NOTABLE WORK
Capitalizing on my fresh education, reputed certifications, and - above all - experience in data science, I continually hone my skills by taking on meaningful, full-scale data science projects.
If you would like to fully explore all of my projects, I would highly encourage you to check out my GitHub portfolio.
business optimization with data-driven dynamic pricinG model
-
Extensive data analysis in Python and visualizations in Python and Tableau, also assisted by Generative AI tools.​
-
Sophisticated analytics (e.g., Calculated Fields, Quick Table Calculations) in Tableau alongside interactive dashboard.
-
Small-scale Data Engineering in the form of big data tools and Cloud Data Platform - Databricks - used for building and automating ETL pipeline.
-
Data wrangling in SQL (Databricks) using Window functions, CTEs, Subqueries, complex JOINs, etc.
-
K-Means Clustering with 3-D visualization and Cluster Analysis with Violin Plots for optimal customer segmentation and marketing.
-
Time Series Analysis & Forecasting model for Dynamic Pricing, and statistical testing using ANOVA.
DRIVING OMNICHANNEL CONVERSION THROUGH CLICKSTREAM INTELLIGENCE
Applied K-Means clustering to clickstream data from various sources, testing multiple cluster configurations and evaluating model stability to identify the optimal segmentation (k = 3). Interpreted behavioral clusters to distinguish high-intent, browsing, and low-engagement user cohorts, enabling targeted merchandising and conversion strategies.
Conducted ANOVA analysis on engagement and purchase metrics across customer segments.
Implemented statistical hypothesis testing (Chi-Squared Test of Independence) to evaluate whether product page order influenced viewer engagement and interest; results informed recommendations for optimized product placement and ranking logic.
data engineering: building a data warehouse from scratch
Architected an end-to-end Data Warehouse using Medallion Architecture (Bronze–Silver–Gold), transforming fragmented source data into a scalable, analytics-ready “single source of truth" mainly in Databricks using PySpark.
Built robust ETL pipelines and data models (fact/dimension tables, star schema) with SQL, incorporating data quality checks, validation, and metadata tracking to ensure reliability, traceability, and performance.
​
Designed business-aligned data architecture enabling efficient querying, BI reporting, and downstream analytics, bridging data engineering with decision-making use cases.
fOOTBALLYZING: advanced analytics & predictive modeling
Advanced analytics and visualizations in the form of pivot tables, line plots with mean lines, pairplots for correlation analysis of all numerical variables, etc.​
​
Regularization applied to regression model, using L1 (Lasso) and L2 (Ridge) to address, respectively, feature selection and multicollinearity.​
Machine learning models built to predict future La Liga winners alongside assigning probabilities.​
Predictive models evaluated using crucial evaluative metrics such as Mean Squared Error, R-Squared score, Precision, F1-Score, and Confusion Matrix.

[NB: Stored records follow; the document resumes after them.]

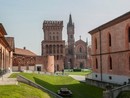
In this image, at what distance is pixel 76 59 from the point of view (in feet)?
422

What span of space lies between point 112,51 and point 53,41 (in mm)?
77387

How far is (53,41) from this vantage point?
11388 centimetres

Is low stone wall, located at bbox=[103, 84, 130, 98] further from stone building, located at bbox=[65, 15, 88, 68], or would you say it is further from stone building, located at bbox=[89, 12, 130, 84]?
stone building, located at bbox=[65, 15, 88, 68]

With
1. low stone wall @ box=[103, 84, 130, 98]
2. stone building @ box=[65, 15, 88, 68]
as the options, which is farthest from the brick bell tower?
low stone wall @ box=[103, 84, 130, 98]

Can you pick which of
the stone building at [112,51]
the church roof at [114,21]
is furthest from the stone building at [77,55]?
the church roof at [114,21]

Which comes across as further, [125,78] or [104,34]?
[104,34]

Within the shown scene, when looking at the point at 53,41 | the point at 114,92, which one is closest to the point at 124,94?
the point at 114,92

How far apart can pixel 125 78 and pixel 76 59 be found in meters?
95.3

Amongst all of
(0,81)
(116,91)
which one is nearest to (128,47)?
(116,91)

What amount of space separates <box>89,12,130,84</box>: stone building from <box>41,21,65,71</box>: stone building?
67559mm

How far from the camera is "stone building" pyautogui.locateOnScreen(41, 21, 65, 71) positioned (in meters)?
113

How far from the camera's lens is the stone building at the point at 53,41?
113 metres

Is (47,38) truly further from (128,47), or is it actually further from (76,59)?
(128,47)

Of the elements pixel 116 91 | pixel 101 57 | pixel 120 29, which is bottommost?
pixel 116 91
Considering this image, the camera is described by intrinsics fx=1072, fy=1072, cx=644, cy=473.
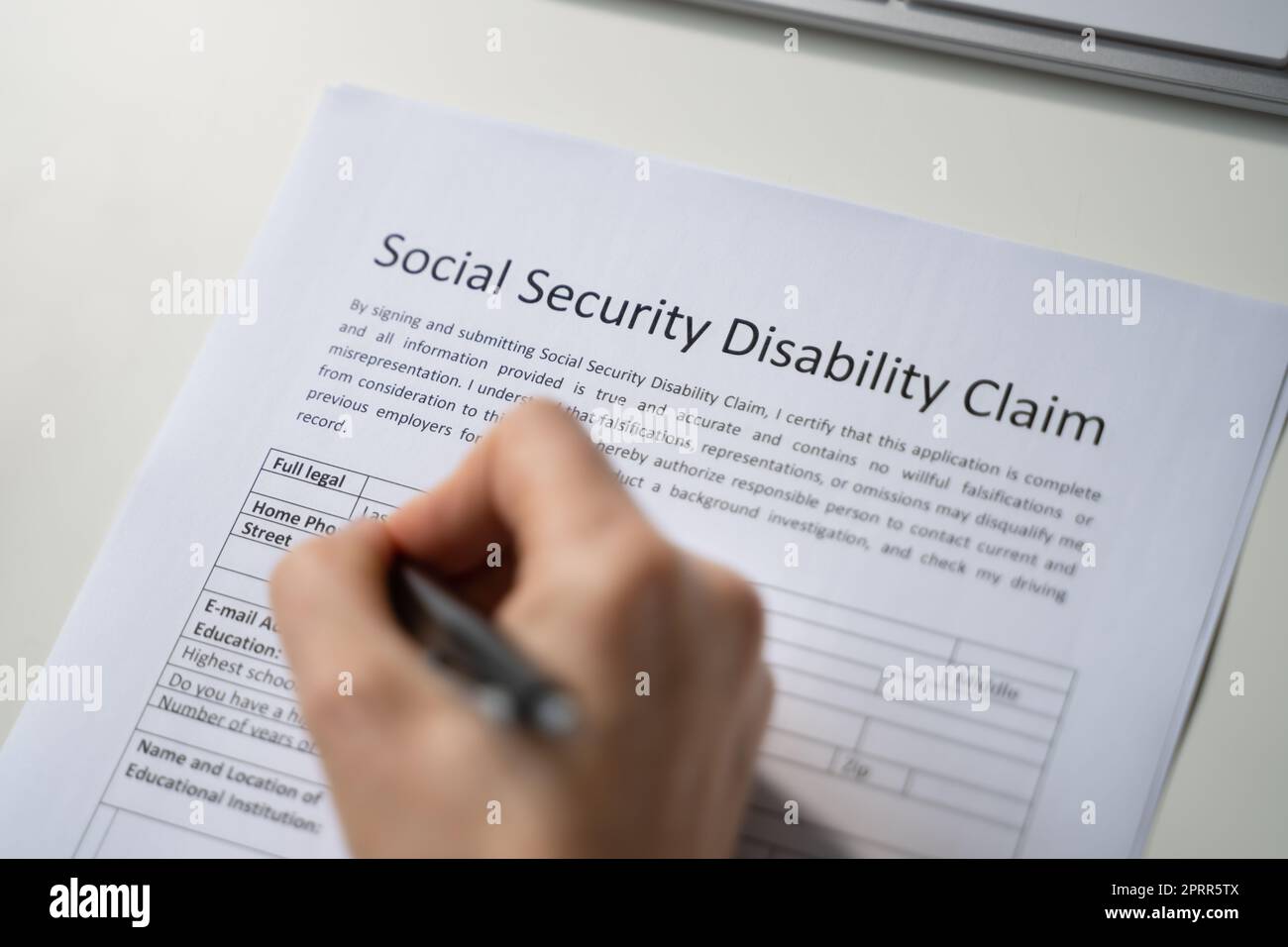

DECODING THE BEAUTIFUL GAME: A DEEP DIVE INTO THE HISTORICAL TRENDS OF EUROPE'S FOOTBALL LEAGUES
Web-scraped and aggregated league results data covering all seasons of Europe's top six football (soccer) leagues.
Extensive EDA and a variety of insightful visuals created in Python, including - and not limited to - regression plots, bar charts, histograms with KDEs.
Applied Feature Engineering for usage in machine learning and predictive modeling.​​
OLS Regression, K-Means Clustering and Random Forests Classifier algorithms utilized for historical team tier classifications.
INNOVATING THE SOCIAL SCIENCES WITH CUTTING-EDGE DATA SCIENCE
Organized tables in Excel, conducted data verification, and applied advanced formulas (e.g., XLOOKUP, ISNUMBERMATCH).​
Used PostgreSQL for deeper data wrangling and pattern detection.​
Python programming was utilized for exploratory data analysis (EDA) and creating insightful visuals such as heatmaps.​
R (statistical programming language) was used to build a final multiple regression model and evaluate key descriptive statistics.
Google Capstone Project: Cyclistic Ride Share Analysis
Organized tables in Excel to manipulate data and find pertinent information by filtering, creating Pivot Tables, etc.
Utilized Excel, SQL, and Tableau to analyze more than 1 million rows of data regarding bike usage trends of different member types and detect consumer patterns to target.
Created engaging visualizations and advised the marketing team on future strategies to increase customer engagement.
covid-19: a comprehensive analysis
Guided Personal Project
Calculated COVID case spread and death rates across the world to identify the most-afflicted and best-coping nations by utilizing Excel and SQL.
Created engaging visualizations on Tableau to portray vital statistics regarding COVID across the world.
Presented key takeaways and plans-of-action to better counter the pandemic.